Speciation in the Réunion grey white-eye (Zosterops borbonicus)

During my PhD, I investigated the causes of a striking case of plumage color variation in an island endemic bird: the Réunion grey white-eye (Zosterops borbonicus). This possible case of incipient speciation stands out as one of the very few exceptions of evolutionary divergence documented at the scale of a so small island in birds.

Geographic distribution of the different forms of Z. borbonicus. Three forms occur in parapatry in the lowlands (< 1400 a.s.l.) and another one lives in the highlands where two morphs coexist. (Illustration retrieved from my thesis)

Geographic distribution of the different forms of Z. borbonicus. Three forms display parapatric distributions in the lowlands (< 1400 m a.s.l.) whereas a fourth one occurs in the highlands of Réunion where two morphs coexist. (Illustration from my PhD thesis)

On the evolutionary history of these birds

The Grey Headed Browned-Napped form occurs in the Southern lowlands of Réunion Island (Photo Joris Bertrand)

The Grey Headed Browned-Napped form occurs in the Southern lowlands of Réunion Island (Photo Joris Bertrand)

The first phylogenetic hypothesis (Warren et al., 2006) and population genetic surveys (Milá et al., 2010) supported a scenario of within-island evolutionary divergence with Z. borbonicus being reproductively isolated for a long time (about 400,000 years) from its sister species (Z. mauritianus) which lives on the neighbor island of Mauritius.

On the factors responsible for this small-scale evolutionary divergence

Réunion has been shaped by an intense volcanic activity that gave rise to a rugged topology and ecologically diverse habitats. This has definitely affected the spatial distribution and the demographical dynamics of white-eyes populations. We showed that adaptation to local environmental conditions shape body size and is partly responsible for the restriction in gene flow between populations occurring along an elevational gradient on the West-coast of the island (Bertrand et al., 2016). Along these slopes, we also confirmed the existence of a cryptic hybrid zone between two genetically differentiated highland and lowland forms. We could also verify that the contact zones between the lowland colour forms match physical discontinuities but are not necessarily associated with significant habitat changes and are not corroborated by neutral genetic differentiation (Delahaie et al., in press). It suggests that additional factors related to sexual selection and/or genetic incompatibilities could explain the geographic structure observed. Anyway, only a very particular combination of divergent selective pressures (Cornuault et al., 2015) coupled with a limited propensity to disperse (Bertrand et al., 2014) is able to explain the emergence and the maintenance of these differences. 

On the genetic bases of plumage color

Sympatric brown and grey morphs of the sympatric polymorphic upland form of Z. borbonicus (Photo Joris Bertrand)

Sympatric brown and grey morphs of the sympatric polymorphic upland form of Z. borbonicus (Photo Joris Bertrand)

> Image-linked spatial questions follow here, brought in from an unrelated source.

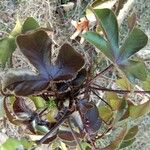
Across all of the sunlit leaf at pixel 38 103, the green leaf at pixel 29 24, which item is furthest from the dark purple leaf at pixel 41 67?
the sunlit leaf at pixel 38 103

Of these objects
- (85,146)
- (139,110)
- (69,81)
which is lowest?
(85,146)

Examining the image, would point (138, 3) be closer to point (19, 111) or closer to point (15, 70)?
point (19, 111)

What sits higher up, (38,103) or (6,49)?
(6,49)

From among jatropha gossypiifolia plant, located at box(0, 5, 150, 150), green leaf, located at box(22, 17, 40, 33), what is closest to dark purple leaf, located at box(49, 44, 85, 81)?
jatropha gossypiifolia plant, located at box(0, 5, 150, 150)

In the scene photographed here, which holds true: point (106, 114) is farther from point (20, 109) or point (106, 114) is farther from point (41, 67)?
point (41, 67)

In these birds, color differences are genetically determined by the deposition of two melanic pigments when the feather grows: the eumelanin (grey) and the pheomelanin (brown). In order to determine the genetic bases of colour variation, we first carried on a ‘candidate gene’ approach by sequencing several genes from the melanocortin’s biosynthesis pathway that are known to be involved in color variation. We found no mutation(s) that could explain colour differences in any of these genes (Bourgeois et al., 2012; 2016). The team therefore applied different protocols to work at the genome scale (Bourgeois et al., 2013). Thanks to these genomic approaches, we could identify a new genomic region undepinning the plumage colour variation we observed (Bourgeois et al., 2017).